Page extract:
>> begin

Excellent insights! On the Internet, I've always found contradicting rules about when to file Form 15G and when to not.

Here's a helpful table for you all:
View attachment 92253

In simple words, you can file Form 15G to get relief from TDS deduction only if your total income is below ₹4L if you'd file ITR under new regime, and ₹2.5L if you'd file it under old regime.

I look it as govt trying to scam normal tax exempt citiznens to give itself an interest free loan. Irony...RBI makes interest free loans illegal for citizens but if govt does it....well it's alright.

Just move FDs taking interest above 50k (or 1L for SrC) to another bank and pay taxes at ITR filing (if applicable)
 
I look it as govt trying to scam normal tax exempt citiznens to give itself an interest free loan. Irony...RBI makes interest free loans illegal for citizens but if govt does it....well it's alright.

Just move FDs taking interest above 50k (or 1L for SrC) to another bank and pay taxes at ITR filing (if applicable)

>> end

Tasks to perform:
a: In the Form 15G post, reproduce the text between "Here's a helpful" and "under old regime.", inclusive.
b: Using the Form 15G post, explain why the writer calls the government's practice an irony.

Dataset content:

>> begin

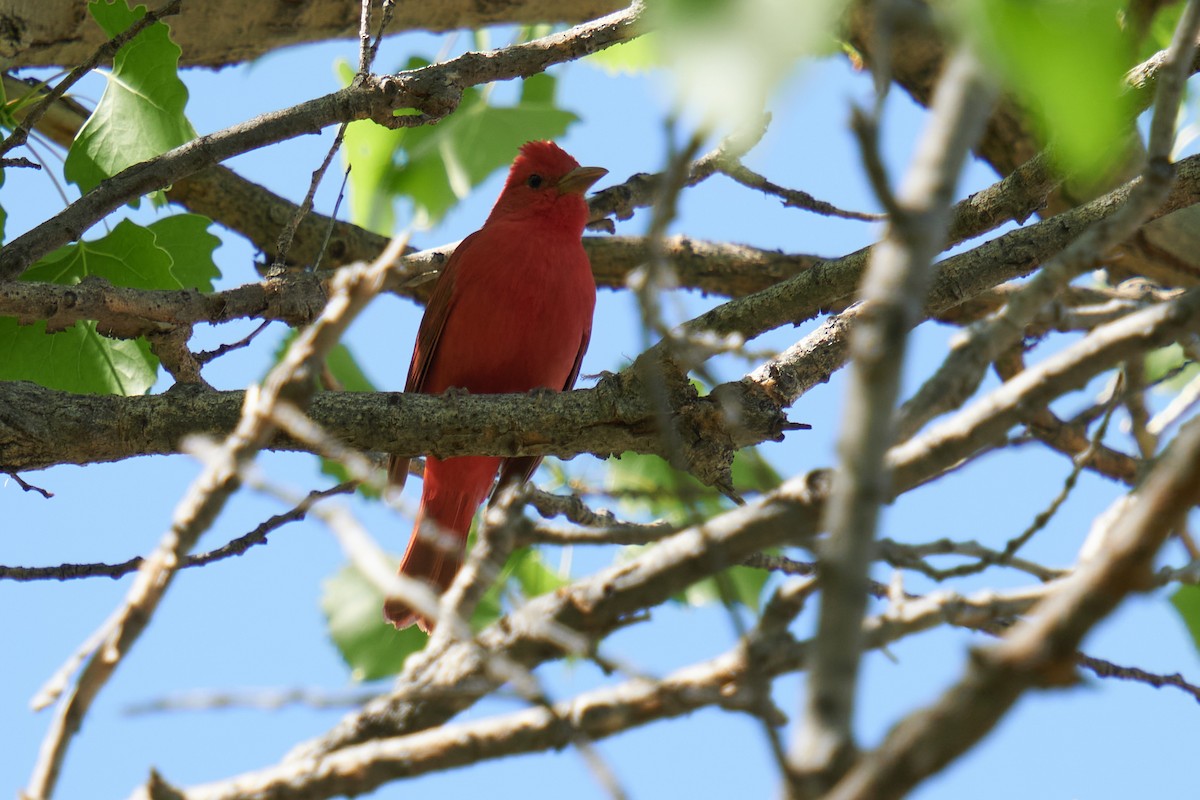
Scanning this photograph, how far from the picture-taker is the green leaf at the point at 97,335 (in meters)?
3.73

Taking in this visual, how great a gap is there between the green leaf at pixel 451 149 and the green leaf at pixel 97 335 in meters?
1.86

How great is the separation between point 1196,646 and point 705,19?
→ 3398 millimetres

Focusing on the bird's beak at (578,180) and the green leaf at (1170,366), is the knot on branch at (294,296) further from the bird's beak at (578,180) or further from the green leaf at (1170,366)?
the green leaf at (1170,366)

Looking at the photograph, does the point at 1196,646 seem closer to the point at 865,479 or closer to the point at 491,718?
the point at 491,718

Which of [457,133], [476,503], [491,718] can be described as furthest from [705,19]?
[457,133]

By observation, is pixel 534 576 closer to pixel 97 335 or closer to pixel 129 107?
pixel 97 335

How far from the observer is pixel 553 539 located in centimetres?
173

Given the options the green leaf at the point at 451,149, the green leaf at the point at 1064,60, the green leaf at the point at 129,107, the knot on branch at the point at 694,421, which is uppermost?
the green leaf at the point at 451,149

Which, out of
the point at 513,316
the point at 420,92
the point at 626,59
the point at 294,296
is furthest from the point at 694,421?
the point at 626,59

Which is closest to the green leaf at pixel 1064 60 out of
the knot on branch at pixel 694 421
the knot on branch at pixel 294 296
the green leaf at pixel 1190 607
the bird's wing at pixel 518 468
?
the knot on branch at pixel 694 421

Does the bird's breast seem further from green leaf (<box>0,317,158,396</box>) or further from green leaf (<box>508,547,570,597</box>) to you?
green leaf (<box>0,317,158,396</box>)

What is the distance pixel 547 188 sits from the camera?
5555 mm

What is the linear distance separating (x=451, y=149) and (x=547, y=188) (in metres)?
0.53

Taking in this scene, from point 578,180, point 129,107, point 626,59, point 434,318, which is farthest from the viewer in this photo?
point 626,59
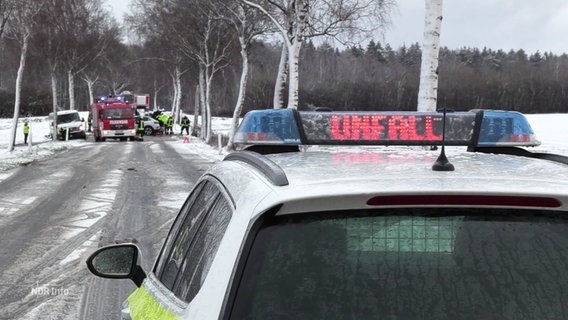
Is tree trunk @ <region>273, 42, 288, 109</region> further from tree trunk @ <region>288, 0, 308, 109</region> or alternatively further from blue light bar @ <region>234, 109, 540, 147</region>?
blue light bar @ <region>234, 109, 540, 147</region>

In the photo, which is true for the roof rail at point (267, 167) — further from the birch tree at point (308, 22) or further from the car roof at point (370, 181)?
the birch tree at point (308, 22)

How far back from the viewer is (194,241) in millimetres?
2381

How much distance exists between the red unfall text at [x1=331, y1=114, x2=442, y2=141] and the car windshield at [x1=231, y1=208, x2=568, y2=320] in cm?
105

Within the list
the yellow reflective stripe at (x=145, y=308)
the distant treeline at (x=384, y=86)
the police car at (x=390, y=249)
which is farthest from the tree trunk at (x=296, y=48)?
the distant treeline at (x=384, y=86)

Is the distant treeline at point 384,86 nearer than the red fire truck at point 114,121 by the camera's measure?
No

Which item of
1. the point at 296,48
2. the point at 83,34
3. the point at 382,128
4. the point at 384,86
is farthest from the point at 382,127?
the point at 384,86

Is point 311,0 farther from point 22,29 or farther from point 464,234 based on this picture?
point 464,234

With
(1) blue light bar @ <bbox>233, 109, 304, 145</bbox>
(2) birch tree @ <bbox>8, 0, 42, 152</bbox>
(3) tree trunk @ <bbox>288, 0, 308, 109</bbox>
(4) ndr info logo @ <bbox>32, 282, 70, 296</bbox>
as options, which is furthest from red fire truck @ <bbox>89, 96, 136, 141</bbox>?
(1) blue light bar @ <bbox>233, 109, 304, 145</bbox>

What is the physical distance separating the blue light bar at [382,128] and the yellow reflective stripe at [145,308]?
752 millimetres

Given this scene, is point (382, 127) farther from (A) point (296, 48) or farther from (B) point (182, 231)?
(A) point (296, 48)

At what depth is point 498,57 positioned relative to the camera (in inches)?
6029

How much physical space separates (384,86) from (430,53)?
3942 inches

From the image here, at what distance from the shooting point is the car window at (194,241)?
202 centimetres

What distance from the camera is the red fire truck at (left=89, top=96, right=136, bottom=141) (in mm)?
43562
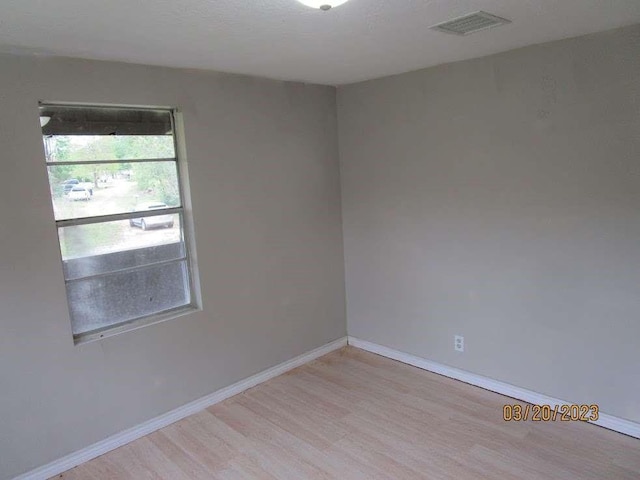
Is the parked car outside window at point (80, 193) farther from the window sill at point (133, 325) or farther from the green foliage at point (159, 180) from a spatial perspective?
the window sill at point (133, 325)

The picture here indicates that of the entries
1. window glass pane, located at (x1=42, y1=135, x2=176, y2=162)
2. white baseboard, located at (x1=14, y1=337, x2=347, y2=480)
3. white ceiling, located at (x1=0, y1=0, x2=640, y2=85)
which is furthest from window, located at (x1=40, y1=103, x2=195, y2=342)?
white baseboard, located at (x1=14, y1=337, x2=347, y2=480)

>> end

Results for the exercise:
a:
Here's a helpful table for you all:
View attachment 92253

In simple words, you can file Form 15G to get relief from TDS deduction only if your total income is below ₹4L if you'd file ITR under new regime, and ₹2.5L if you'd file it under old regime.

b: The writer sees the government's deduction of tax from tax-exempt citizens as a way of giving itself an interest-free loan. This is ironic because the RBI makes interest-free loans illegal for citizens, yet it is treated as acceptable when the government does it.